I just read this having been on the other side of the coin.
A gay friend of my housemate and mine became VERY into me. At first I thought it was just his forward nature and kinda played along teasingly as he knew I was straight. It started to freak me out when he came round and would follow me into my bedroom and tried to proposition me multiple times while we were alone after I hung out with them. I told him no and that it's not going to happen. I thought it was just being left there and he would take no as an answer and I left and he went back to hang out with my housemate.
The next time he was round I hung out with them again. My housemate, the chap in question and I all got high on E and GBL. When she (my housemate) passed out and I was in somewhat of a compromised state he relentlessly tried to fuck me. Kept trying to put his hands down my pants, or getting me to get naked with him, asked if he could give me head; tried to kiss me several times, I had to push his hand from under my top many times.
Eventually when I regained some mobility functions I left. Although the attention was flattering, it was frustrating that he wouldn't take no as an answer and wouldn't leave it even knowing that I was straight.
He was round a few weeks later and I decided that I wasn't going to interact with him because I didn't want to build up any hope in his mind; but he made every effort to bump into me whenever I was walking around the house. He wandered into the kitchen in his boxers when I was making dinner after I got home from work (not the best time for anyone to be pressuring me lol), kept trying to touch me up, asking me to fuck him. I left and locked myself away in my room.

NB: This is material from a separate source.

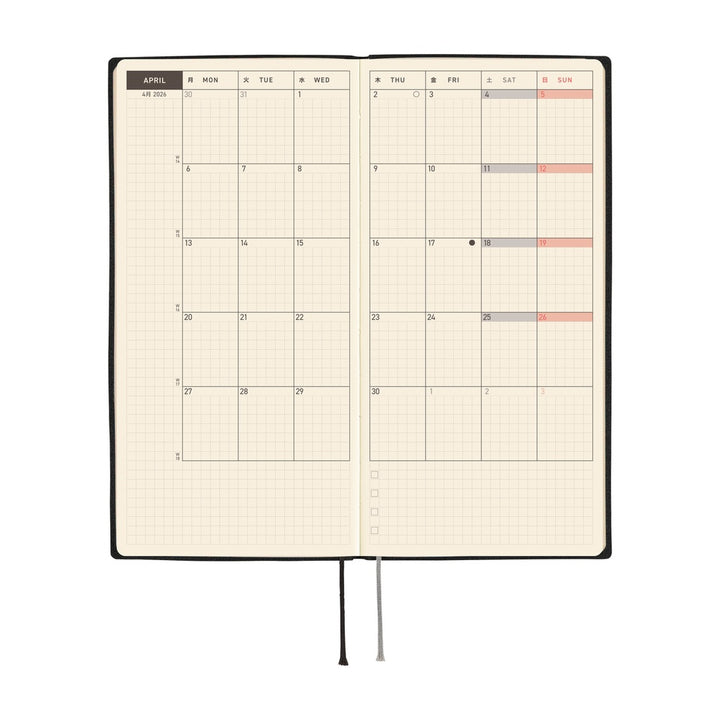 Hobonichi Techo 2026 Weeks Planner | White Line: Black | English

Since then he has made several advancements over Facebook and tried to get me to invite him out. The sad thing is, he's a nice guy aside from the above and had he not been so relentless I probably would have hung out with him as a friend and he would have had me in his life to some degree. As much as he liked me, he couldn't respect how I felt... If I were gay, or a girl had been acting the same to me; alarm bells would ring, because the fundamental aspect of a relationship (in my mind) is mutual respect, and that wasn't offered, as it wouldn't be if you were to peruse the guy you like, knowing that he wont feel the same.
It's back-fired on him now; I told him that I'm not interested in the kindest ways plenty of times, but he clearly doesn't respect that boundary or my sexuality and so I've had to cut ties with him for both our sake.
If you really, and I mean REALLY love this guy, you need to be selfless and think about his happiness and respect that he is straight. I know he's not told you no, but the fact that he's straight and in a relationship with a girl should be enough indication that it's not happening. The more effort you put in and receive nothing back, the more broken you'll feel.
It's hard, but be happy that he's happy with someone he wants to be with. It hurts, but no matter what your sexuality, there's always going to be someone you can't have. It drives us fucking crazy and hurts like hell; but if you left school 18 months ago, you're still young, and have a much MUCH longer time than you've already experienced to find someone who will be interested in you and will return that love equally. That will be far more satisfying and rewarding than tricking someone into being with you; and to be 100% honest, if the aforementioned guy tried tricking me, then it definitely wouldn't go down well.
Obviously the above situation is different from your's in many ways; but none the less, a homosexual guy hounding a heterosexual guy when thinking only about their own desires doesn't always go down a storm, and I'd advise focusing your energy on you and finding other ways to make yourself happy.